Con esas palabras, el mago Suliman se acabó de ganar el aprecio de Abdullah. Lo único que le había impedido a él mismo levantarse y cerrar la puerta era la duda de que dejar la puerta abierta en una crisis fuese una costumbre del lugar. Hizo otra reverencia y luego se topó con el mago, que giraba sobre sus talones para mirarlo de frente.

—¿Y qué ha pasado, joven? —preguntó el mago—. ¿Cómo sabías que esta gata era la hermana de mi mujer?

La pregunta sorprendió a Abdullah. Explicó (y lo explicó varias veces) que no tenía ni idea de que Medianoche fuese humana, ni mucho menos de que fuese la cuñada del mago real, pero no estaba demasiado seguro de que alguien le estuviese escuchando. Todos parecían tan contentos de ver a Medianoche que simplemente asumieron que Abdullah la había llevado a la casa motivado por pura amistad.

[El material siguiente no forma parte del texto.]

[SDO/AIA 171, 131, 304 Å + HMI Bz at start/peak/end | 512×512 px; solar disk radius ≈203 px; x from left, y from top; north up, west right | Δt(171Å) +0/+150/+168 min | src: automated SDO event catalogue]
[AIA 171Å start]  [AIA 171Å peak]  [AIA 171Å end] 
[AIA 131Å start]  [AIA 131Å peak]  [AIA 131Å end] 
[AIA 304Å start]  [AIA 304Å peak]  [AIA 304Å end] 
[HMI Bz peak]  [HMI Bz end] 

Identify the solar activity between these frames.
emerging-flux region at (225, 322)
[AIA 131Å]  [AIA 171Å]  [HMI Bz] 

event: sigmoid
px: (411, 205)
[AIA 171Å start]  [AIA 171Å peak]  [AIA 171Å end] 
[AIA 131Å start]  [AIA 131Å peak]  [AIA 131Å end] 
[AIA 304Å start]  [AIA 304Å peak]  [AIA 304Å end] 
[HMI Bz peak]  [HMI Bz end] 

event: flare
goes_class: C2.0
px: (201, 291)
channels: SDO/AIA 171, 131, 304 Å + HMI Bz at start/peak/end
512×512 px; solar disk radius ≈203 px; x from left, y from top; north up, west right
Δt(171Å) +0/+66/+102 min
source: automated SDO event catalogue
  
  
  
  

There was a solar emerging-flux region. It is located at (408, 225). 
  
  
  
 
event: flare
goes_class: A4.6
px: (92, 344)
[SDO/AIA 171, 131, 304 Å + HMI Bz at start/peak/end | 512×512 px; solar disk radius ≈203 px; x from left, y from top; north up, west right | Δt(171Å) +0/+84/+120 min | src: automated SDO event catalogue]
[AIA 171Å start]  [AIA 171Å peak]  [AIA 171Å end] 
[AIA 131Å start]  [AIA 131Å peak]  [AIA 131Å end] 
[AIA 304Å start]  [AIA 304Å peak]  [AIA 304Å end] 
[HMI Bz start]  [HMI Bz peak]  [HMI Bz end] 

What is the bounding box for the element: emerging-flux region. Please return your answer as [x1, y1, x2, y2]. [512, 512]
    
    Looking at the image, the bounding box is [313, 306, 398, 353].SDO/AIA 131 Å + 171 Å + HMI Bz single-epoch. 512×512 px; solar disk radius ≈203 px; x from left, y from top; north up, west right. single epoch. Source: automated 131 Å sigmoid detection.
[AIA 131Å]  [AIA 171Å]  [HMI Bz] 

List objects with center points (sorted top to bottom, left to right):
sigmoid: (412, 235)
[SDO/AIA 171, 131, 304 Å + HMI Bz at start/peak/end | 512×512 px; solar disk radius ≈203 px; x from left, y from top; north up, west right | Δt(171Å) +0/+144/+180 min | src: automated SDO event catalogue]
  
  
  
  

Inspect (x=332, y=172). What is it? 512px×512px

Lejos de exigir una gran suma, el mago Suliman parecía creer que era él quien le debía algo a Abdullah y cuando Abdullah afirmó que no le debía nada, el mago añadió: «Bueno, de todos modos acompáñame y mira cómo se transforma». Lo dijo de un modo tan amistoso y confiado que Abdullah sintió aún más cariño por él y se dejó arrastrar junto con los demás a una gran habitación que parecía estar situada detrás de la casa (aunque Abdullah tenía la sensación de que, de algún modo, también estaba situada en otro, sitio). El suelo y los muros se inclinaban de una manera inusual.